Running the Shapiro-Wilk Test in SPSS

The screenshots below guide you through running a Shapiro-Wilk test correctly in SPSS. We'll add the resulting syntax as well.

SPSS Shapiro Wilk Test Analyze Explore Menu

Following these screenshots results in the syntax below.

*Shapiro-Wilk test pasted from Analyze - Descriptive Statistics - Explore...

EXAMINE VARIABLES=r01 r02 r03 r04 r05
/PLOT BOXPLOT NPPLOT
/COMPARE GROUPS
/STATISTICS DESCRIPTIVES
/CINTERVAL 95
/MISSING PAIRWISE /*IMPORTANT!
/NOTOTAL.

Running this syntax creates a bunch of output. However, the one table we're looking for -“Tests of Normality”- is shown below.

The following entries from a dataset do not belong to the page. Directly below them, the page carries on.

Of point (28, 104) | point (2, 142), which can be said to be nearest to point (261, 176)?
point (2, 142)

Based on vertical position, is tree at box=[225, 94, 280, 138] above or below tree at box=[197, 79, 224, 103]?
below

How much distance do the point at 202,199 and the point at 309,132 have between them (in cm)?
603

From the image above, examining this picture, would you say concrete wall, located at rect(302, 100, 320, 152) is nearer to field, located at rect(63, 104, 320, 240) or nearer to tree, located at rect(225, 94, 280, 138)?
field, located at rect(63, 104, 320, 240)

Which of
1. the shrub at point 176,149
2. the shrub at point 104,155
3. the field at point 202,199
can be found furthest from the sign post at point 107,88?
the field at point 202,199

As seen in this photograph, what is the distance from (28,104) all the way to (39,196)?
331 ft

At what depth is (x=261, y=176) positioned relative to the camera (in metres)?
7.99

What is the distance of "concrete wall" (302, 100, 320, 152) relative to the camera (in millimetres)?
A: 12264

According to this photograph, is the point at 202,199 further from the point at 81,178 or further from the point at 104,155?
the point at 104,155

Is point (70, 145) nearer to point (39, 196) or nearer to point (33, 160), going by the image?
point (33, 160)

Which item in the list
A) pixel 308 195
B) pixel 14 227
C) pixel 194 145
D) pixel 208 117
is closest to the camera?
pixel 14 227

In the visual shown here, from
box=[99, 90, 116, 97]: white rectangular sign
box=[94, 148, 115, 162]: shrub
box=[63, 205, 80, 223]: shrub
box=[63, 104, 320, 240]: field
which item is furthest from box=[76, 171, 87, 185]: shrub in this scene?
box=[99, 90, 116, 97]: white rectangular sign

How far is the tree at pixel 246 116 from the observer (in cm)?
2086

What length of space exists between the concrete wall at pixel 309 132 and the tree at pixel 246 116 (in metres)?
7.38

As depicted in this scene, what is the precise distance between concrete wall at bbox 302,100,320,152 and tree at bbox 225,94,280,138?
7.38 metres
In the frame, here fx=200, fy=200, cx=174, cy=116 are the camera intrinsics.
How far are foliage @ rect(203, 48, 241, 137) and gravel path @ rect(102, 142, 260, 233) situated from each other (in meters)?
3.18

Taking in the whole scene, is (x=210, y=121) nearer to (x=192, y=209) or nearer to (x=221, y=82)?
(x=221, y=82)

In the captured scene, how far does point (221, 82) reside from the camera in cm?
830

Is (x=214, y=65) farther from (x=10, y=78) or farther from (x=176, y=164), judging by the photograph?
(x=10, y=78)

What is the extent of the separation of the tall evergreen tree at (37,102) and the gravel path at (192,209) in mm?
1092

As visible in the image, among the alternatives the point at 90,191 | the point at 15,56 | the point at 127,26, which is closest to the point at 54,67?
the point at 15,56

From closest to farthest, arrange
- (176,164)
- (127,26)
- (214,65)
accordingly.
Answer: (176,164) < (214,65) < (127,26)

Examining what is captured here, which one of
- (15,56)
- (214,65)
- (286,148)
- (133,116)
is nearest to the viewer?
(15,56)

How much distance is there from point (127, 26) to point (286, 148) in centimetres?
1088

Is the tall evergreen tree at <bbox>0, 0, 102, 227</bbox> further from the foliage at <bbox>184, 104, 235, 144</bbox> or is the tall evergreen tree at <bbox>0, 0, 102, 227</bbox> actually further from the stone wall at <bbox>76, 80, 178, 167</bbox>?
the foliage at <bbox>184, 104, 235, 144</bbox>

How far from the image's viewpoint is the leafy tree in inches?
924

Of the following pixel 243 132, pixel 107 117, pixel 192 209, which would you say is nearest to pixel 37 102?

Shapiro-Wilk Test - Interpretation

We reject the null hypotheses of normal population distributions
for trials 1, 2, 3 and 5 at α = 0.05. “Sig.” or p is the probability of finding the observed -or a larger- deviation from normality in our sample if the distribution is exactly normal in our population. If trial 1 is normally distributed in the population, there's a mere 0.01 -or 1%- chance of finding these sample data. These values are unlikely to have been sampled from a normal distribution. So the population distribution probably wasn't normal after all.

We therefore reject this null hypothesis. Conclusion: trials 1, 2, 3 and 5 are probably not normally distributed in the population.

The only exception is trial 4: if this variable is normally distributed in the population, there's a 0.075 -or 7.5%- chance of finding the nonnormality observed in our data. That is, there's a reasonable chance that this nonnormality is solely due to sampling error. So for trial 4, we retain the null hypothesis
of population normality because p > 0.05. We can't tell for sure if the population distribution is normal. But given these data, we'll believe it. For now anyway.

Reporting a Shapiro-Wilk Test in APA style

For reporting a Shapiro-Wilk test in APA style, we include 3 numbers:

the test statistic W -mislabeled “Statistic” in SPSS;
its associated df -short for degrees of freedom and
its significance level p -labeled “Sig.” in SPSS.

The screenshot shows how to put these numbers together for trial 1.

Shapiro Wilk Test - APA Style Reporting Example

Limited Usefulness of Normality Tests

The Shapiro-Wilk and Kolmogorov-Smirnov test both examine if a variable is normally distributed in some population. But why even bother? Well, that's because many statistical tests -including ANOVA, t-tests and regression- require the normality assumption: variables must be normally distributed in the population. However, the normality assumption is only needed for small sample sizes of -say- N ≤ 20 or so. For larger sample sizes, the sampling distribution of the mean is always normal, regardless how values are distributed in the population. This phenomenon is known as the central limit theorem. And the consequence is that many test results are unaffected by even severe violations of normality.
So if sample sizes are reasonable, normality tests are often pointless. Sadly, few statistics instructors seem to be aware of this and still bother students with such tests. And that's why I wrote this tutorial anyway.

Hey! But what if sample sizes are small, say N < 20 or so? Well, in that case, many tests do require normally distributed variables. However, normality tests typically have low power in small sample sizes. As a consequence, even substantial deviations from normality may not be statistically significant. So when you really need normality, normality tests are unlikely to detect that it's actually violated. Which renders them pretty useless.

Thanks for reading.

THIS TUTORIAL HAS 25 COMMENTS:

By Isaac Musa on May 22nd, 2020

Is it necessary then to do normality test if the sample size is 873
By Ruben Geert van den Berg on May 22nd, 2020

Generally: no.

The central limit theorem takes care of things for larger sample sizes. Sadly, many instructors are unaware of this and still force you to test for normality -which is why we covered these tests in the first place.
By Kelly on July 31st, 2020

So should I report Shapiro-Wilk results along with skewness and Kurtosis?
By Wasantha Wijenayake on August 6th, 2020

Thanks a lot for the great explanation...!
By Shana on November 3rd, 2020

Hi, thanks for the great article! Can I also check with you if skewness and kurtosis are usually reported too? And how are they reported in APA format?